En consonancia con la búsqueda de un lenguaje liberador, en la primera mitad de los años sesenta, los venezolanos hacen suyo el informalismo. Una tendencia pictórica internacional que trabaja desde la improvisación y la experimentación, que utiliza gruesas capas de pintura, y que incorpora a la obra materiales extrapictóricos, generalmente de desechos. De entre los artistas que trabajaron bajo esta tendencia, destacaron Maruja Rolando (1923-1979), Luisa Richter (n.1928), Humberto Jaime Sánchez (n.1930), Teresa Casanova (n.1932), Gabriel Morera (n.1933), Elsa Gramcko y Francisco Hung (n.1937). Sobresaliendo la obra de Hung por su propuesta cromática y el uso de grafismos.

En 1960 se crea el grupo Techo de la Ballena, que reunió a escritores, intelectuales y artistas plásticos -la mayoría de estos últimos eran informalistas-. Caracterizó a este colectivo la provocación en forma de crítica social y cultural. También la agresividad de sus propuestas artísticas. Es conocida la muestra que bajo el título Homenaje a la necrofilia (1962), presentó Carlos Contramaestre (n.1933). Homenaje consistía en un grupo de obras hechas a manera de collages, “con vísceras y huesos frescos de reses, con basura, objetos de desecho y prendas íntimas de vestir. La evidente alusión política implícita en las obras hace que las autoridades del gobierno cierren la exposición y confisquen el catálogo” (Carvajal). La crítica de arte reconoce en este grupo tres elementos fundamentales para el arte venezolano: el cuestionamiento a la cultura oficial, su interés por la realidad urbana y el iniciar propuestas propias del arte conceptual.

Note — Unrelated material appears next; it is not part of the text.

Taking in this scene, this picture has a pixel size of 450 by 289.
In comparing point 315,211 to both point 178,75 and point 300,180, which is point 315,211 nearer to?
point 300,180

Importantes en estos años son las obras que, dentro del campo plástico de la nueva figuración, realizan Mario Abreu (1919-1993), Jacobo Borges (n.1931) y Alirio Rodríguez (n.1934). Borges pretende reflejar las contradicciones socio-políticas de su país, al deformar cada una de sus figuras -militares, políticos, curas, gente de la clase media y acomodada... -; su obra es resultado de un expresionismo crudo, violento, de trazos rápidos. Con una variante diferente pero igualmente expresionista, Rodríguez pinta a seres no acabados, no clasificables, dentro de un espacio igualmente indefinible; son obras que generan un estado de desasosiego en el espectador. Por su parte, Abreu construye sus “objetos mágicos” o “santerías”; especie de ensamblajes realizados con objetos que encuentra: materiales de desecho, espejos, muñecos, caracoles, objetos domésticos... Con todos ellos recompone una nueva realidad donde asocia lo popular, lo culto, y el sentido mágico-religioso característico de su cultura.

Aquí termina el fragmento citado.